:: Text shown ::

# What's the Difference: 1.4X EF Extender 2 Vs. 3



## RussRoc (Jul 1, 2013)

Can anyone tell me what changed on the version 3 (versis version 2) for the Canon Extenders?

Is there some advantage to shooting the 3 Vs the 2?


----------



## neuroanatomist (Jul 1, 2013)

One big difference is the AF circuitry, which was optimized to work with the newer MkII supertele lenses to provide faster and more precise AF when using the extender (AF performance with other lenses is the same as the MkII extenders). 

According to Bryan at TDP, the 1.4xIII has less barrel distortion and noticeably less CA. The 2xIII is slightly sharper in the mid frame and corners, and has slight barrel distortion (whereas the MkII had slight pincushion distortion - which is generally less noticeable than barrel).

:::

What to work on ▸
[1] Decide whether each statement agrees with the extender thread above, answering yes or no and quoting the words that settle it: (a) the version 3 extenders give better AF performance with every lens; (b) Bryan at TDP found that the 1.4xIII has less barrel distortion; (c) the MkII 2x extender had slight pincushion distortion.
[2] Pick up the extender thread after its last post and write what follows.

:: Information shown ::

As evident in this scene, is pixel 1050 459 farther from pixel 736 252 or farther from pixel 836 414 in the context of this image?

:::
:: Information shown ::

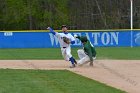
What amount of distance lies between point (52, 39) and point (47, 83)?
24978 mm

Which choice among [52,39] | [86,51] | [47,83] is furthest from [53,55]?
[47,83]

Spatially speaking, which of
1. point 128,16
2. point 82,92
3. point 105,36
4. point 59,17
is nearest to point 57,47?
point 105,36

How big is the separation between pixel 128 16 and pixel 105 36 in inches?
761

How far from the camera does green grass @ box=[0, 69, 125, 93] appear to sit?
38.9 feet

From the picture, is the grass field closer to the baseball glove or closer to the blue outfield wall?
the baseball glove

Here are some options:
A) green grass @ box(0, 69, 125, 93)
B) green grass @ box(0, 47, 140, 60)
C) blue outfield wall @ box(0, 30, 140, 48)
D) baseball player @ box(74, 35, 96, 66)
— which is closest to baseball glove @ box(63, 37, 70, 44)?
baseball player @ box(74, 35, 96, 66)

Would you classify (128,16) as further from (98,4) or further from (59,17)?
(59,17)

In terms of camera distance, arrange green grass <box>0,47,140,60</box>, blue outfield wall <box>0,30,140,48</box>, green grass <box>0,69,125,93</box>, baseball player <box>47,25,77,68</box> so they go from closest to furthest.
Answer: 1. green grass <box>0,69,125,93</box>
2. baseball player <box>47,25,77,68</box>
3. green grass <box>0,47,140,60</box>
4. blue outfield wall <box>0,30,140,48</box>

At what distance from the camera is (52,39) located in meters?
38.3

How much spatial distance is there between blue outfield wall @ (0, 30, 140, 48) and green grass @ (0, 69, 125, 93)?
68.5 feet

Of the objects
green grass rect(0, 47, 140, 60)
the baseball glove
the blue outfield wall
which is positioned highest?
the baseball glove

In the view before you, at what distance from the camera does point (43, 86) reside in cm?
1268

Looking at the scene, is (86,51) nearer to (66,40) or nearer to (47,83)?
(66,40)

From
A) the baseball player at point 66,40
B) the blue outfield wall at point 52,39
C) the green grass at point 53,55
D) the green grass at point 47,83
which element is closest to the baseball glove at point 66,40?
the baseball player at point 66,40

:::
:: Information shown ::

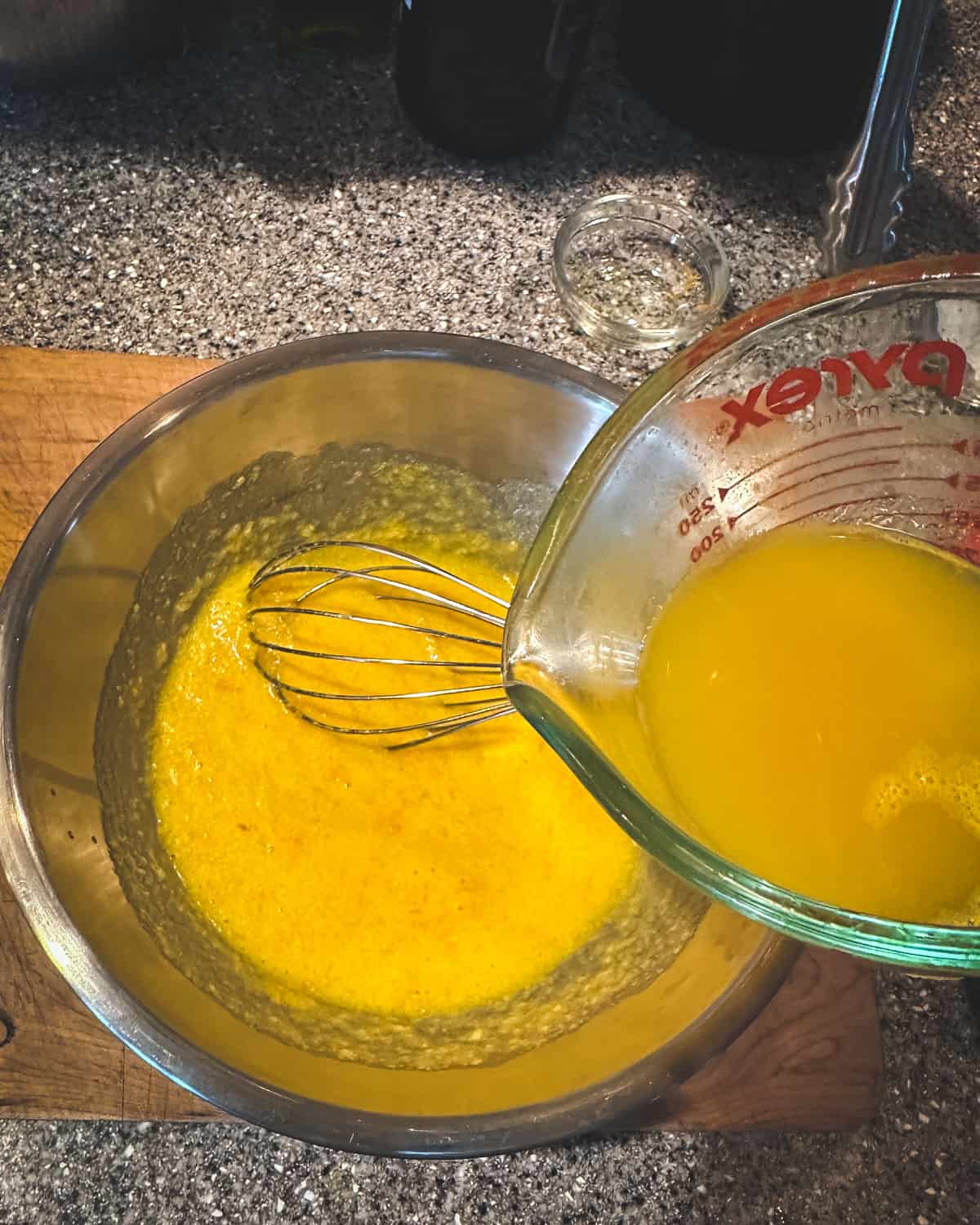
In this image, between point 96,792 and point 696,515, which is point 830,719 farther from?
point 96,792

:::

Outputs by task ▸
[1]
(a) No: "AF performance with other lenses is the same as the MkII extenders"
(b) Yes: "the 1.4xIII has less barrel distortion and noticeably less CA"
(c) Yes: "whereas the MkII had slight pincushion distortion"

[2]
Physically, the 2xIII has two more elements and is 22% heavier; the 1.4xIII also has two more elements (grouped differently, so one less group), but the weight is pretty much the same. The MkIII versions have the fluorine coating on the exposed elements which makes them easier to clean. Also, the MkIII extenders have the 'new' paint color which matches the MkII superteles, if that sort of thing matters to you...


----------



## Mt Spokane Photography (Jul 1, 2013)

They are a tiny bit sharper, probably not worth upgrading unless you are super critical, or, of course, if you have one of the new super-teles at $10K +, why not.


----------



## tron (Jul 1, 2013)

Mt Spokane Photography said:


> They are a tiny bit sharper, probably not worth upgrading unless you are super critical, or, of course, if you have one of the new super-teles at $10K +, why not.


Have you verified that? I mean there are tests at TDP some of which show the III just a little better but some show them equal. I was thinking about version II telephotos in which case I guess everyone would say go for version III but come on have you made comparison tests? Even TDP has tests only with version III.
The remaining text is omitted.